Exercise data ▸
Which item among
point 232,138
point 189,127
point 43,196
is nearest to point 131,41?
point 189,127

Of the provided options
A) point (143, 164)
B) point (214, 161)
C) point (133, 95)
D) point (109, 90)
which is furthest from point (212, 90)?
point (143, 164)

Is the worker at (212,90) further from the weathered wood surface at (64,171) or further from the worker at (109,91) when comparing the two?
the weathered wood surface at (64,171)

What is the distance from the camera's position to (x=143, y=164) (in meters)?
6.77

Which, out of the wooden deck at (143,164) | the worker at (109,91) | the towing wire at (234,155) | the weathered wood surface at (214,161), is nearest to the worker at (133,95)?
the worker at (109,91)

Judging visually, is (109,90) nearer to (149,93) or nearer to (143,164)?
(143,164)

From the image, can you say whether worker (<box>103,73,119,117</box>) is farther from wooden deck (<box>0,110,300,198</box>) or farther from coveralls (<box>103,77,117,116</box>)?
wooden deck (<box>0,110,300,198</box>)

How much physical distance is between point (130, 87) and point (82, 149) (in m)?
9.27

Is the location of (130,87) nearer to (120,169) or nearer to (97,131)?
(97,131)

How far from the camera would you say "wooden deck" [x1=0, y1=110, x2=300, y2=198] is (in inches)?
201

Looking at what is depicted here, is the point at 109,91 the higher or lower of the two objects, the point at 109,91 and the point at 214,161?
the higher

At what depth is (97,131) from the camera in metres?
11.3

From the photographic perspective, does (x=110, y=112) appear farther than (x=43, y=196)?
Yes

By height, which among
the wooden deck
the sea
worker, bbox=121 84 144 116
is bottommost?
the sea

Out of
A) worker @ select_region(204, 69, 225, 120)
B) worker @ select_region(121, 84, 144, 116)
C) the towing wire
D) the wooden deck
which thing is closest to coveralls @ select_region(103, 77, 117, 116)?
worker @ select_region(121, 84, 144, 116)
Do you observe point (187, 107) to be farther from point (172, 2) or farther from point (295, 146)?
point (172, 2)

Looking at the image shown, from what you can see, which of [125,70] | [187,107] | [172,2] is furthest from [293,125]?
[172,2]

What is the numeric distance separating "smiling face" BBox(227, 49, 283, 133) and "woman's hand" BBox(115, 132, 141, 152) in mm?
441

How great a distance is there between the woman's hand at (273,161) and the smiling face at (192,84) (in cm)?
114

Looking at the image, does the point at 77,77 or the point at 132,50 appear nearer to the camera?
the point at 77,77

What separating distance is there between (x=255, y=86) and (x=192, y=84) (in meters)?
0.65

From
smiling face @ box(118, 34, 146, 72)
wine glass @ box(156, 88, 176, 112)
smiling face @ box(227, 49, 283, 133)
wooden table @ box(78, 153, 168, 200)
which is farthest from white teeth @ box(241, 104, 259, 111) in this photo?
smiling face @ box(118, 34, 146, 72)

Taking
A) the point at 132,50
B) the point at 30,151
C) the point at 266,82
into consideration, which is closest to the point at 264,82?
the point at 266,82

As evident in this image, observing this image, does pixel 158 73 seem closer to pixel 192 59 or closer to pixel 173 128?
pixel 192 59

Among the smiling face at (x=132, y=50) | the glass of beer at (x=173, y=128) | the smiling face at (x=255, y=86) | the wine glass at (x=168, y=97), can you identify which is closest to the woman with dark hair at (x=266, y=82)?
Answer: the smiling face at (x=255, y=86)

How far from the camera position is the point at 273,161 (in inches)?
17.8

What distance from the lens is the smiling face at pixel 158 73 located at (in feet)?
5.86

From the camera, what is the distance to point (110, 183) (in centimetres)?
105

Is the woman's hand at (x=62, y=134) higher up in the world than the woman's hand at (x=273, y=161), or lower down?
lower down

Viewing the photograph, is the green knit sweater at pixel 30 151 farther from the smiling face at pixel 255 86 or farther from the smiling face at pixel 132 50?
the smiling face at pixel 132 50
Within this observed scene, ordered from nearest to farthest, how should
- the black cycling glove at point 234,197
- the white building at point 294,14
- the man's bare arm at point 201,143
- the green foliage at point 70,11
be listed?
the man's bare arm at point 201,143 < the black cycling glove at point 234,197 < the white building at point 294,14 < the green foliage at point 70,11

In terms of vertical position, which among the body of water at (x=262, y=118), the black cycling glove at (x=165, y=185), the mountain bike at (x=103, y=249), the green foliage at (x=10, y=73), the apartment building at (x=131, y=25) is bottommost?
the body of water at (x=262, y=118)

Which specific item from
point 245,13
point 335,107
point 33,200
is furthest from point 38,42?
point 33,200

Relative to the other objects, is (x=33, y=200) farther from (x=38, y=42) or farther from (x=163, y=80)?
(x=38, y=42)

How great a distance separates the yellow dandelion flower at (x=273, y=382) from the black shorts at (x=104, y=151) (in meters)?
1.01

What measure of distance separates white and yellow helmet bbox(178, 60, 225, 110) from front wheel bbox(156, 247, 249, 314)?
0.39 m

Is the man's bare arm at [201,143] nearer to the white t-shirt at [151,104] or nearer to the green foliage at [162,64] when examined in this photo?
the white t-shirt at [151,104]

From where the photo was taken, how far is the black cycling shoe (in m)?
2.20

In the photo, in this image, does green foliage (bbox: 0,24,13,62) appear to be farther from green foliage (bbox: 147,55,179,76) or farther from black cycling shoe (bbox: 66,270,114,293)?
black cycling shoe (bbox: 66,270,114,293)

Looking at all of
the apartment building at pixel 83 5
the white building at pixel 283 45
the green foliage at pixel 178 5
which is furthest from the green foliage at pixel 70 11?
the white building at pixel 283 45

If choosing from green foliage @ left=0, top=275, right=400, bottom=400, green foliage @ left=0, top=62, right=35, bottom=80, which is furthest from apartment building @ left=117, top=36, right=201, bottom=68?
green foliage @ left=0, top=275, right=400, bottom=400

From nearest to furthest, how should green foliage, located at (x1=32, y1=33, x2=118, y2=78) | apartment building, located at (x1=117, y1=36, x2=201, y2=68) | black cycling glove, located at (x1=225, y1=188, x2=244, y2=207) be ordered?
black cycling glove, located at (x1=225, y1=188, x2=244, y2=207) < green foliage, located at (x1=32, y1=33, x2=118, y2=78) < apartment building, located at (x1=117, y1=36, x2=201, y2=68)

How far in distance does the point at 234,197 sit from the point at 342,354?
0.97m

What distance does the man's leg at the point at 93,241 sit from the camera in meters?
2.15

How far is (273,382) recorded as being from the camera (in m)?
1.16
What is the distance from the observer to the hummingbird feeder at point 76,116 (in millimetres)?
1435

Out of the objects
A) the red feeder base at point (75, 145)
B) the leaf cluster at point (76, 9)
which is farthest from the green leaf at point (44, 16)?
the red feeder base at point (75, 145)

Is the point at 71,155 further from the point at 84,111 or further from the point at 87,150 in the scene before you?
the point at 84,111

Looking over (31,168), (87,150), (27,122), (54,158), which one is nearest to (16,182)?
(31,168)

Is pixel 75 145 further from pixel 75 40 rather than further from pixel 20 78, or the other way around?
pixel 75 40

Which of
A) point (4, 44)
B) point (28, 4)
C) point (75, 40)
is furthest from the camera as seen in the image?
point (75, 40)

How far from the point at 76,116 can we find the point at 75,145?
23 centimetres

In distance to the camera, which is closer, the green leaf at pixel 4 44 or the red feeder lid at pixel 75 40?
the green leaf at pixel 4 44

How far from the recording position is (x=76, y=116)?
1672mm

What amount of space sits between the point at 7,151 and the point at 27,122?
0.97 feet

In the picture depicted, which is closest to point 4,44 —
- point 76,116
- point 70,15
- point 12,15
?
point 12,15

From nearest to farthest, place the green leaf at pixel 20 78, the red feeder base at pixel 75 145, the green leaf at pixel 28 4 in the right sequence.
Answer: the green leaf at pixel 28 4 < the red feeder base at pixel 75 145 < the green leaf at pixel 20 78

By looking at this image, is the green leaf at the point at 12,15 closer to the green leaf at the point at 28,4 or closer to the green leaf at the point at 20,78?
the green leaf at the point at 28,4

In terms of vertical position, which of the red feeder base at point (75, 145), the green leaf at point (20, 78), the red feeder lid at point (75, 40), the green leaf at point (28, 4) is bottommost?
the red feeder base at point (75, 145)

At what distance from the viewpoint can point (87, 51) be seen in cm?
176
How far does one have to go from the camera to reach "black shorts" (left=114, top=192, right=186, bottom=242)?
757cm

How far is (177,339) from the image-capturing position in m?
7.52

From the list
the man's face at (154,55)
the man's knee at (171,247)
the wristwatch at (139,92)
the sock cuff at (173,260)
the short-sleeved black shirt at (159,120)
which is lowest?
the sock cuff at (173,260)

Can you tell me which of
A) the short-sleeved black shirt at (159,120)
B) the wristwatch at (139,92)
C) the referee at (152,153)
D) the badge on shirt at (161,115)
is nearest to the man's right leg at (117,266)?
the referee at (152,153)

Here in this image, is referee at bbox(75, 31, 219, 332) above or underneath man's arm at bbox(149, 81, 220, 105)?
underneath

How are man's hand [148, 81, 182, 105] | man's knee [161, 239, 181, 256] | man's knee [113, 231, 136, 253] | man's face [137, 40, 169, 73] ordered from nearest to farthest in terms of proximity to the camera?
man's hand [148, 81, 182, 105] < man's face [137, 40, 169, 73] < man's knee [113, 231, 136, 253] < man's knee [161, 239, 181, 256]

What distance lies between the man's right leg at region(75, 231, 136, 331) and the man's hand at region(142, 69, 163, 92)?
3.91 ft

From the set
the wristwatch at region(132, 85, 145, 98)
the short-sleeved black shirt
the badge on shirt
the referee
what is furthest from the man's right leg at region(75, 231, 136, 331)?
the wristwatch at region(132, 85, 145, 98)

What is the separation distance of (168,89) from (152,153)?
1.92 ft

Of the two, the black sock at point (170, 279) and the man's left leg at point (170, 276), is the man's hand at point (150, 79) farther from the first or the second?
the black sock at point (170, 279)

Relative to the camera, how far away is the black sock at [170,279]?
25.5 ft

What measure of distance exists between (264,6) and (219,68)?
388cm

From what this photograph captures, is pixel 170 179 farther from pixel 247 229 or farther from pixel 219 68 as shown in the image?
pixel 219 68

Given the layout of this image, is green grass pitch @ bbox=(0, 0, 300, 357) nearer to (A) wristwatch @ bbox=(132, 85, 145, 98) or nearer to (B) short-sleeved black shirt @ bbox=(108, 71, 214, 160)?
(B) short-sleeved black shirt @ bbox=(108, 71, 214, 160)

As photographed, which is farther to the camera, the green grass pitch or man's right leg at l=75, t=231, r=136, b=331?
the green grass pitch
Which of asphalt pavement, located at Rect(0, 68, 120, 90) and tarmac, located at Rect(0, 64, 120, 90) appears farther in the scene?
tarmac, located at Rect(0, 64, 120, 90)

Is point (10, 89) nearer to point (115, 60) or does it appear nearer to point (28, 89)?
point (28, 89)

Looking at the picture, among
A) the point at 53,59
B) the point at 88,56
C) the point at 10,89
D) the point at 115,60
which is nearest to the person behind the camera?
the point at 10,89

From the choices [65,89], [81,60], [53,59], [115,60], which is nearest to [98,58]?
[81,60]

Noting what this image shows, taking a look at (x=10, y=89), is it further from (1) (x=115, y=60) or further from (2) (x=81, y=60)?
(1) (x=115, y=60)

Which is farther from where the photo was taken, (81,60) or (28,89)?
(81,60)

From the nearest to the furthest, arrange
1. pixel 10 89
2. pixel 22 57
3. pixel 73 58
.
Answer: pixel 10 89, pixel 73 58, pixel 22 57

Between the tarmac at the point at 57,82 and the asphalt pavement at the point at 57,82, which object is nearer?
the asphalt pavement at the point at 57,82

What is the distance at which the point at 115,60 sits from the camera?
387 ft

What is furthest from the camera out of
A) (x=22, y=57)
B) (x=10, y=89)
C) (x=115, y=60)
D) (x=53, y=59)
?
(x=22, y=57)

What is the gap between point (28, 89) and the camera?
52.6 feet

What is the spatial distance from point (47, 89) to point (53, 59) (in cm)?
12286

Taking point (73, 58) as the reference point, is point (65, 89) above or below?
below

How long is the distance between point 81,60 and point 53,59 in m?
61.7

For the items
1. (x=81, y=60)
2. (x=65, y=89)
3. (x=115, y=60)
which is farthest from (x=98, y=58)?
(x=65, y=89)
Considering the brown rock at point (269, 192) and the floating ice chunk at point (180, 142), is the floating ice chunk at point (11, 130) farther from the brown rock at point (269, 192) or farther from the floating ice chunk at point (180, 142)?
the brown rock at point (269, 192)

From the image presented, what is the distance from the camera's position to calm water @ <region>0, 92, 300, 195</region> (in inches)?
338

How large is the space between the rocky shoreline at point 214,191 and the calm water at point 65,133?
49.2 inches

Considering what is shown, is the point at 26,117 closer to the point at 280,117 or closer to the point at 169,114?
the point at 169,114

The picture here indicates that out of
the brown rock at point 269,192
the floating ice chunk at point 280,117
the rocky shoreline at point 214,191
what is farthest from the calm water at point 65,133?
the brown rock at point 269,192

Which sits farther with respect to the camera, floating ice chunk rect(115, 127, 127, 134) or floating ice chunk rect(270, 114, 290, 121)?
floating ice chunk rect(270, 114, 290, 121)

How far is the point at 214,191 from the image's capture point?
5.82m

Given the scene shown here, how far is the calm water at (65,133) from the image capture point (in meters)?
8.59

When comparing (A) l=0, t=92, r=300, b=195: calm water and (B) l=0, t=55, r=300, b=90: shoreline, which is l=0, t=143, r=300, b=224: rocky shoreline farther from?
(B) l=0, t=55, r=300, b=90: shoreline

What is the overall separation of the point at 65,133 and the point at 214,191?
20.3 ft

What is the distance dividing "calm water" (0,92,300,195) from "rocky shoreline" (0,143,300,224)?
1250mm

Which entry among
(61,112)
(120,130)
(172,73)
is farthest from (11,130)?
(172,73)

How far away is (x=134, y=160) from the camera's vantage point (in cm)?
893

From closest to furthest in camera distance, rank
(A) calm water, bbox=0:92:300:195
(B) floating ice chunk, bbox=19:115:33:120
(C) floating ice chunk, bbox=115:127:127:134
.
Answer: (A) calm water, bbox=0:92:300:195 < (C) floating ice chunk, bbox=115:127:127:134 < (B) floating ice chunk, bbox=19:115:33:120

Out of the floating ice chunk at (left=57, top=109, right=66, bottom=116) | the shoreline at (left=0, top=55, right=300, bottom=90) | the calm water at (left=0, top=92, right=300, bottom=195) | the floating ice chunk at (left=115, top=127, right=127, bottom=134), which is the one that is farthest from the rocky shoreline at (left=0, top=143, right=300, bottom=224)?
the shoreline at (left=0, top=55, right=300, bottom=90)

Problem details ▸ Quote only the lines from the line containing "Out of the floating" through the end of the listing, please, keeping both the first and the last line.

Output ▸
Out of the floating ice chunk at (left=57, top=109, right=66, bottom=116) | the shoreline at (left=0, top=55, right=300, bottom=90) | the calm water at (left=0, top=92, right=300, bottom=195) | the floating ice chunk at (left=115, top=127, right=127, bottom=134), which is the one that is farthest from the rocky shoreline at (left=0, top=143, right=300, bottom=224)?
the shoreline at (left=0, top=55, right=300, bottom=90)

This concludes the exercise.